> [Selected text]
┌──
Women’s wave in midterm elections is monumental for Americans

Jordan Hall, Views Editor

Ashley Chen | Views Layout Editor

The 2018 midterm elections have come and gone. They were the most important midterms of our lifetimes so far, and the first election many of us voted in.

The midterms were voters’ first concrete chance to shift power away from the authoritarian Trump administration and back into the hands of the people. Pundits spent months agonizing over polls and scandals, trying to predict the likelihood of the ‘blue wave’ in Congress. None of them got the story exactly right.  

Despite a last-ditch effort from President Trump to rally conservative support with fear-mongering about the migrant ‘caravan’ and an egregiously gerrymandered electoral map, Democrats won big all over the nation, even in districts and states where Trump took the majority vote in 2016.

Most significantly, women and people of color were swept into office like never before. More than one hundred women won their races in extremely competitive districts. These women are of all different races, creeds, sexual orientations and political ideologies, and their success is indicative of a change in the American political landscape.

Sharice Davids, a lesbian, Native American woman, won her house seat in Kansas’ 3rd Congressional district. She, along with Deb Halaand of New Mexico’s 1st Congressional District, is one of the first Native American women to be elected to Congress. Davids graduated from a local community college before earning her law degree from Cornell and going onto a White House fellowship under the Obama administration. She is highly qualified for the position.

Her opponent, four-term incumbent Republican Rep. Kevin Yoder, is the chairman of the Homeland Security Subcommittee for Appropriations. This means that he is an essential player in President Trump’s push for funding for the border wall. Davids replacing him provides a cushion for Democrats to negotiate with the Trump administration on this topic.
└──
> [Listing]
┌──
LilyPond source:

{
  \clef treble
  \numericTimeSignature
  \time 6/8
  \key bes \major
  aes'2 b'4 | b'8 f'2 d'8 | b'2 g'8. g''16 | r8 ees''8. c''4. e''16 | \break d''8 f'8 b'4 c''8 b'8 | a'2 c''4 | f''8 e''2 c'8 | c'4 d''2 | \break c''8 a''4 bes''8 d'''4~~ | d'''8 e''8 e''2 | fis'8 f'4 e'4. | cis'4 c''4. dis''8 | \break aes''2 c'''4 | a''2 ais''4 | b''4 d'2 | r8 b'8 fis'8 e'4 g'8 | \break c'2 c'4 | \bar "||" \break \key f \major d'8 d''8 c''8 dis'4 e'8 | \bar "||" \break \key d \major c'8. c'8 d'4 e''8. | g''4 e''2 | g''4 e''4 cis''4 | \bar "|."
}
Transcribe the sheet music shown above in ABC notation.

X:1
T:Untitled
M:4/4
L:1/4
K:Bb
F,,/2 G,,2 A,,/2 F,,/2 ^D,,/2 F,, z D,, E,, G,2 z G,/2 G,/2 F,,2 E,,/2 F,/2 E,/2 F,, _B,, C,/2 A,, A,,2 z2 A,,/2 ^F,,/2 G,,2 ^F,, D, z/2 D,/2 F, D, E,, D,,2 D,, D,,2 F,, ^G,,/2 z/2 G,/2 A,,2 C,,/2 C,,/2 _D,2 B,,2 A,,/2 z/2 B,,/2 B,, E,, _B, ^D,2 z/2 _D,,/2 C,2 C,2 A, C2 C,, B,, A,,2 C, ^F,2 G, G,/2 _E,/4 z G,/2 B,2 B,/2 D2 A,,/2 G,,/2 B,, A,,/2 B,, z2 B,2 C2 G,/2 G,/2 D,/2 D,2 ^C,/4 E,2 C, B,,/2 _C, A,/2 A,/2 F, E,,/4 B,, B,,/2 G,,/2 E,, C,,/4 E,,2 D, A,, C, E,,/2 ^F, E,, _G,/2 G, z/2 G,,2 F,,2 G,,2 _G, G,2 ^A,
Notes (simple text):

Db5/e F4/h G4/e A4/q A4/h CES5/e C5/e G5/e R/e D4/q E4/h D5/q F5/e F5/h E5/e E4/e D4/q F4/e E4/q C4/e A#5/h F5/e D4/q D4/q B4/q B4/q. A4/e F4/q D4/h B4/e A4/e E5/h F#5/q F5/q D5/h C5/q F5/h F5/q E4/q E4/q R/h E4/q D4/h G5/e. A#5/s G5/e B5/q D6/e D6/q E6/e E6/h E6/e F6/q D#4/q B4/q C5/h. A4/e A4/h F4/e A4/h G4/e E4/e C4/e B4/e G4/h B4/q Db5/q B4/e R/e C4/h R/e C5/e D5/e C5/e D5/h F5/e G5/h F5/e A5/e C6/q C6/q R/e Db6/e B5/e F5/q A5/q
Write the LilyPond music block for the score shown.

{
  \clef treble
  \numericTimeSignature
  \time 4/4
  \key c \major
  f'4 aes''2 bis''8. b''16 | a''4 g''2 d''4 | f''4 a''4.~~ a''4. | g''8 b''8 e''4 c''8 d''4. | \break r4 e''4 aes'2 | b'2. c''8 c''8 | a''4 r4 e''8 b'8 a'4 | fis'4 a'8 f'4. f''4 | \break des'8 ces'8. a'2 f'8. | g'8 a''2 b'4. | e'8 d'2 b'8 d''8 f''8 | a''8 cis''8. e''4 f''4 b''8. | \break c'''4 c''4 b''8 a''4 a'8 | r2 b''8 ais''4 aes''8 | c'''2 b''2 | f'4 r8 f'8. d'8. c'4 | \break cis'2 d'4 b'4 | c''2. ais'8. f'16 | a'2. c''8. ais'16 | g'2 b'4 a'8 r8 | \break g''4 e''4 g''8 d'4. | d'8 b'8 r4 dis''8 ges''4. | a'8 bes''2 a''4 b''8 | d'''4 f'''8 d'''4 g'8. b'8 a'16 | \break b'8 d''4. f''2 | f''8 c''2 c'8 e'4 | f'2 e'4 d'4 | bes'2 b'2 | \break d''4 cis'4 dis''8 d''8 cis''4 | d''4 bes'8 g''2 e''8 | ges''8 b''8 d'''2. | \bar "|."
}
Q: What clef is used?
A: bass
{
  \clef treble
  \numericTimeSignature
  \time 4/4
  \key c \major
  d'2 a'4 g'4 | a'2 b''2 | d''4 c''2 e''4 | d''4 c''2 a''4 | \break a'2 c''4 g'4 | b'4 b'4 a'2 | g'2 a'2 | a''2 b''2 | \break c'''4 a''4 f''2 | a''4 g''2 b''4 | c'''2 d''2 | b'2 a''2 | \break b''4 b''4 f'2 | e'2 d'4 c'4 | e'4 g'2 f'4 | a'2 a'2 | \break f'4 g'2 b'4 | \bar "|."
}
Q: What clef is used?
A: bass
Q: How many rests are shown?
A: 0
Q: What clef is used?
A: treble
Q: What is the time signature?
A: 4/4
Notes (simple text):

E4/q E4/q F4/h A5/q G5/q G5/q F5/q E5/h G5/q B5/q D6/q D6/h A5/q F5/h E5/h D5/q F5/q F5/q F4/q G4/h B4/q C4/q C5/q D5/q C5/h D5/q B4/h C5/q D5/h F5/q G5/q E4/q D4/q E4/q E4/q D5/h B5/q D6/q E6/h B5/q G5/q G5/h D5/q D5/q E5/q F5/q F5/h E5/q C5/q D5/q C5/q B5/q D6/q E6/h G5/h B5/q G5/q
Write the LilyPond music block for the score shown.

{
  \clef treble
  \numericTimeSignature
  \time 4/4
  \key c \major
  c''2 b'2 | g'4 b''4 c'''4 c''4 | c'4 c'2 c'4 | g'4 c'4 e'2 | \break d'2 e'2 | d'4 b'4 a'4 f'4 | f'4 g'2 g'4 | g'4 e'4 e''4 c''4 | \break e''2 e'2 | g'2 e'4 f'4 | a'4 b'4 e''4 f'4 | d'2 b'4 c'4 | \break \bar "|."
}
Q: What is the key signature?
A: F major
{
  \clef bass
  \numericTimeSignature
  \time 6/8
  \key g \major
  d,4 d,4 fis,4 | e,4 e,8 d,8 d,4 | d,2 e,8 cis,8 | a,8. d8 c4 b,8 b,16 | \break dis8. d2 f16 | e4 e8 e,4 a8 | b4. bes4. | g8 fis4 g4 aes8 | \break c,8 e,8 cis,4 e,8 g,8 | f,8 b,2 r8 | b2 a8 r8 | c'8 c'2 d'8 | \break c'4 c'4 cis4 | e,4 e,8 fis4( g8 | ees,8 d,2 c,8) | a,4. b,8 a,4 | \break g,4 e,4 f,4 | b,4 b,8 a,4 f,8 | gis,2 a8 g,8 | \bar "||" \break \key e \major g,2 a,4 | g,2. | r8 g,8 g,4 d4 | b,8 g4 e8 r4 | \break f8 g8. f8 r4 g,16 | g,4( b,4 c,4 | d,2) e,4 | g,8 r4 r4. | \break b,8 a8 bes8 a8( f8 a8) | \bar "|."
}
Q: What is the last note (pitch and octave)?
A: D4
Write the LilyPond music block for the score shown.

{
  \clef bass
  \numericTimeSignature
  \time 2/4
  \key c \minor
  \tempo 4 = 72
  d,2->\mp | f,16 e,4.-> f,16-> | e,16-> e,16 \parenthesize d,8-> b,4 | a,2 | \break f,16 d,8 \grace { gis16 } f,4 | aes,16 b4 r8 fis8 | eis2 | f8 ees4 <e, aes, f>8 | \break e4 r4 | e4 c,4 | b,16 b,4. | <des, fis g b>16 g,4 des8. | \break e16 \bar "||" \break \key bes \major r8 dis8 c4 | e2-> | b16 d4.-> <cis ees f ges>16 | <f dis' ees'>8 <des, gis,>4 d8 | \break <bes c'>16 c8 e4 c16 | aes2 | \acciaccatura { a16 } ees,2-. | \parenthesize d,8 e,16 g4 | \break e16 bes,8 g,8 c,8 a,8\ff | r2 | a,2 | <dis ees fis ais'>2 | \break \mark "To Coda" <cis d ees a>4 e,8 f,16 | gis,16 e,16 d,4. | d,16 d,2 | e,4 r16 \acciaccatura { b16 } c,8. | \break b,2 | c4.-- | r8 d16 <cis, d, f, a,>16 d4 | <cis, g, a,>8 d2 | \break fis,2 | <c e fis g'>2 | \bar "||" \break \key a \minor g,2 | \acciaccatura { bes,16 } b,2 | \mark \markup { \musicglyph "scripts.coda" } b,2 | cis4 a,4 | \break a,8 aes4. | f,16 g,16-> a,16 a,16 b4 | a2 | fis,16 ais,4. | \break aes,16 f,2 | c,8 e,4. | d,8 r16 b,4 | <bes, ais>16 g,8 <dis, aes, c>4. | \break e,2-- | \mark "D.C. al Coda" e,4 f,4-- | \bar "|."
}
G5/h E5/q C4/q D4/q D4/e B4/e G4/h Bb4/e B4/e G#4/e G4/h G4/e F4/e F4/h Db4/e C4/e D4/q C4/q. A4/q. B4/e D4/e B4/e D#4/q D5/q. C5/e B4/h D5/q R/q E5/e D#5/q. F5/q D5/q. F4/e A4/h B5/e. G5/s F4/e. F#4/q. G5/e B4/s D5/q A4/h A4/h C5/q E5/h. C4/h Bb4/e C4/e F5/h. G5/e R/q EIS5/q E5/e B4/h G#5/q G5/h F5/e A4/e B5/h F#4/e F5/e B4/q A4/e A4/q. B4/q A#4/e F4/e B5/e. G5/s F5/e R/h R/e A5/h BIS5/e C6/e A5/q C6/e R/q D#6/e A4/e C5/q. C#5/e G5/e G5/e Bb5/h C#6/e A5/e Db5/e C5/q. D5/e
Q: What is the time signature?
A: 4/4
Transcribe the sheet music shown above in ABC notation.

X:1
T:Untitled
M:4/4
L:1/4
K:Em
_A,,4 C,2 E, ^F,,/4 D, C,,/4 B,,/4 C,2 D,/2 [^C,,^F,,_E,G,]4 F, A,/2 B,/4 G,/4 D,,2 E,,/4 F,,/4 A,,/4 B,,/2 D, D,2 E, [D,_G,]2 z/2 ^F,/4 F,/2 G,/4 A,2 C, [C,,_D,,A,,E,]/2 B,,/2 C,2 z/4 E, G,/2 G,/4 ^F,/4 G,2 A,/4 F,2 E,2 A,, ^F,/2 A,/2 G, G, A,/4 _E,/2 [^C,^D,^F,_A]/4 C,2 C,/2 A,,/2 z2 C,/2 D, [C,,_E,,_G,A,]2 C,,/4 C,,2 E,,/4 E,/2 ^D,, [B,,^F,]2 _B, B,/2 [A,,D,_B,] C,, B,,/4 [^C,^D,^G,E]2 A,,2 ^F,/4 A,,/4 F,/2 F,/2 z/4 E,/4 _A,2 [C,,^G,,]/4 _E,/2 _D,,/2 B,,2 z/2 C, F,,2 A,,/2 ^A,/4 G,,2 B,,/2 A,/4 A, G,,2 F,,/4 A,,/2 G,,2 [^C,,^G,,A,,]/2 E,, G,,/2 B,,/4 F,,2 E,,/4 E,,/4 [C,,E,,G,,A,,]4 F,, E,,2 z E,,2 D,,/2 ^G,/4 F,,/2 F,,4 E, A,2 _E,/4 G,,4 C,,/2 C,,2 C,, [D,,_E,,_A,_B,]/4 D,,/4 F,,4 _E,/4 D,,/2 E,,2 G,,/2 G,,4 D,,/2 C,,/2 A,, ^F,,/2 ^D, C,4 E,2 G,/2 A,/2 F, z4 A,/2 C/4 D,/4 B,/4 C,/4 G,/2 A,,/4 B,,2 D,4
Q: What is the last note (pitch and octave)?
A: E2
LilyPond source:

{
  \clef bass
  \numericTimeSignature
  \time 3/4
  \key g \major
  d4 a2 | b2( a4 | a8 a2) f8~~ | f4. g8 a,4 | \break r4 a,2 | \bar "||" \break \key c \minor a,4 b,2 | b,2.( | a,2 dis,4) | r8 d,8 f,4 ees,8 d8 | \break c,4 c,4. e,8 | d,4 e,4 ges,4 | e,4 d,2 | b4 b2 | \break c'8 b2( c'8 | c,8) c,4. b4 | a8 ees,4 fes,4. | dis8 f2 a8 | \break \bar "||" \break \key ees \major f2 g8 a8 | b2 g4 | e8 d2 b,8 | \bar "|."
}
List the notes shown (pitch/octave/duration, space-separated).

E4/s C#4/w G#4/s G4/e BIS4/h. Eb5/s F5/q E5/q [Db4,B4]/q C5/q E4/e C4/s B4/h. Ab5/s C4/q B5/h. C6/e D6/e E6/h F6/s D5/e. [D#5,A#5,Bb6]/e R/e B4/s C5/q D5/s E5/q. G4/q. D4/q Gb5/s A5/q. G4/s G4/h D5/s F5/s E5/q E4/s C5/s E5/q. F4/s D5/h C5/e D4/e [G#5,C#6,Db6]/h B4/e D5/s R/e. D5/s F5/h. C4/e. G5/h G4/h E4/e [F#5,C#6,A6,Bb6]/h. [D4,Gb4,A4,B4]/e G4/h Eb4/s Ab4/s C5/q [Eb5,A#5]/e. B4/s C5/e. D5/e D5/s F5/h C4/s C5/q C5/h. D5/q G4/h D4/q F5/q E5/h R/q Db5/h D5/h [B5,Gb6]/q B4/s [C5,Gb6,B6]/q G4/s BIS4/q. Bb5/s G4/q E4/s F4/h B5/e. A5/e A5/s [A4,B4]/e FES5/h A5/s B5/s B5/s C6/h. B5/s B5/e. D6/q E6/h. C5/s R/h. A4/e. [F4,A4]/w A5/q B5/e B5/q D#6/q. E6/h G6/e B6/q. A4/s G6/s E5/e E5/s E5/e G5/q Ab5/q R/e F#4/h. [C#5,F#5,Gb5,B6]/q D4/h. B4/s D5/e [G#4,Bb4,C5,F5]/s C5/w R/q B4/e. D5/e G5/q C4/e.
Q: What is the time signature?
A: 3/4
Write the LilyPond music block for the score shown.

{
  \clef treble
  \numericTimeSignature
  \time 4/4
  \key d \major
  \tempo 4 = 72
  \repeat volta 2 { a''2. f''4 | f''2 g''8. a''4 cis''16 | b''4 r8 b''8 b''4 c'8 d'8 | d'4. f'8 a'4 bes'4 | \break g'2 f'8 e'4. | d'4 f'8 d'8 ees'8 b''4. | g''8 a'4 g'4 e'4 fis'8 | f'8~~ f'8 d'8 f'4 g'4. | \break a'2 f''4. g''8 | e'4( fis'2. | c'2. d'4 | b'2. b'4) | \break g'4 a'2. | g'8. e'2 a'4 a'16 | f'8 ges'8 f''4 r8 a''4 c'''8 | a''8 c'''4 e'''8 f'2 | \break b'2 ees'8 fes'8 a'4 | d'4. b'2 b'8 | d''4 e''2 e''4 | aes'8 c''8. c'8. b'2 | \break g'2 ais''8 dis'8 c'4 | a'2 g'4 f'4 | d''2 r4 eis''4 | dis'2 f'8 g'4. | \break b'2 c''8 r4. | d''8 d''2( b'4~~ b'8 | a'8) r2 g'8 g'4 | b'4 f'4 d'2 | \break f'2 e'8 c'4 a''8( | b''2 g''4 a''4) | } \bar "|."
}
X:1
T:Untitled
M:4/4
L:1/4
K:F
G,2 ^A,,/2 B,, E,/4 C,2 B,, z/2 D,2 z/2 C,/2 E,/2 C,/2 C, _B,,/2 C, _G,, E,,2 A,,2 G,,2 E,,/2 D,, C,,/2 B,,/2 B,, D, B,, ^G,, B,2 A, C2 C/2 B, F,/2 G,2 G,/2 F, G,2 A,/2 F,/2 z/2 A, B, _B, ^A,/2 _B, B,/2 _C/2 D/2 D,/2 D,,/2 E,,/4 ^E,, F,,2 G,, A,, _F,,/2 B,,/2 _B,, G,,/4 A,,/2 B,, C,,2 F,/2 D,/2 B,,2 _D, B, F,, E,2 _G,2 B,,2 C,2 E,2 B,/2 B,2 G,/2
└──
> [To do]
A - Reproduce the midterm elections article between "The midterms were" and "vote in 2016.", inclusive, swapping "Pundits" for "Commentators".
B - According to the midterm elections article, where did Sharice Davids earn her law degree?
The rows were drawn from a separate source.

> [Expected answers]
A -
The midterms were voters’ first concrete chance to shift power away from the authoritarian Trump administration and back into the hands of the people. Commentators spent months agonizing over polls and scandals, trying to predict the likelihood of the ‘blue wave’ in Congress. None of them got the story exactly right.  

Despite a last-ditch effort from President Trump to rally conservative support with fear-mongering about the migrant ‘caravan’ and an egregiously gerrymandered electoral map, Democrats won big all over the nation, even in districts and states where Trump took the majority vote in 2016.

B - Cornell